I will start my personal presentation in light of the OP with the following remarks in light of rule three (3) of the Rules of Biblical Interpretation listed above that I have chosen to follow.
(3) In dealing with the historical /cultural issue of interpretation, I can see nothing more enlightening and helpful in understanding this passage than the fact Alfred Edersheim, one of the most well know renown scholars on Jewish social life and history, amplifies for the reader. In his book “The Life and Times of Jesus Christ the Messiah” he writes, “So far as their opinions can be gathered from their writings, the great doctrines of Original Sin, and of the sinfulness of our whole nature, were not held by the ancient Rabbis.” In his foot note he states, This is the view expressed by all Jewish dogmatic writers. See also Weber, Alstsynag. Theol. P. 217
In another place in the same book, he states that “the doctrine of hereditary guilt and sin, through the fall of Adam, and of the consequent entire and helpless corruption of our nature, is entirely unknown to Rabbinical Judaism.”

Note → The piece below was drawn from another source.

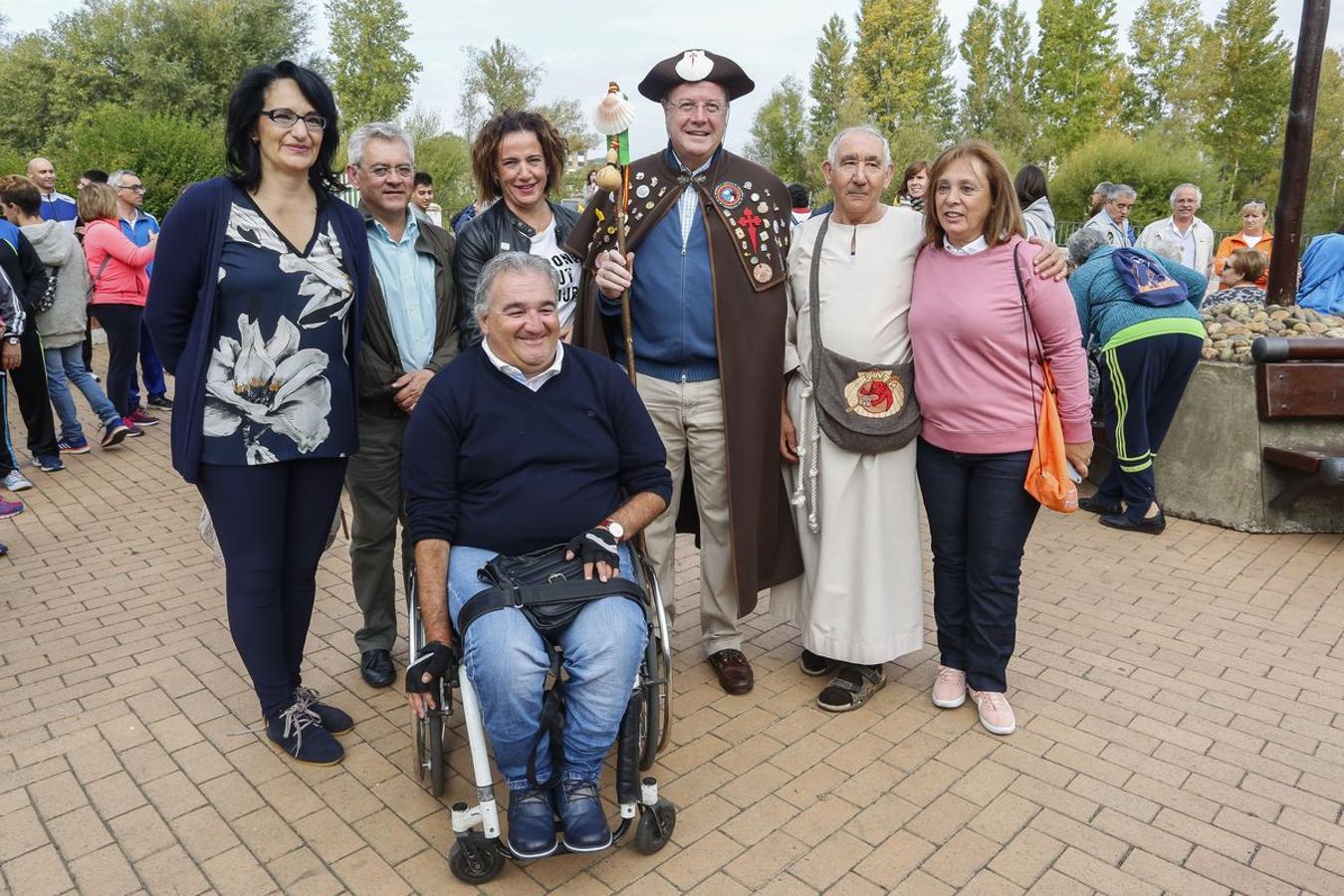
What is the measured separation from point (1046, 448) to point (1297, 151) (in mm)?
4584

This I believe helps us establish the historical and cultural setting in which the writer, David, being a Jew, lived. It helps us establish clearly the framework that surrounded and molded the theological notions that he would or did espouse, original sin or constitutional depravity not even a remote possibility, for to do so would have went absolutely counter to the established views of the very leaders and Rabbis of that day. Due to these clear facts presented by Alfred Edersheim, I believe it is all but impossible to believe that David, a Jew, would be establishing in any way a doctrine or dogma that would be at antipodes with that which we know was completely outside of the framework of Jewish thought in the day preceding, present, or subsequent to the time this Psalm was penned within the corpus of Jewish thought and belief.
I conclude that one notion this passage cannot be establishing is the notion of original sin due to the fair examination of the historical/cultural evidence I believe is valid. Whatever this verse is establishing must of necessity, according to this evidence, be something other than the establishment or acceptance of the dogma of original sin.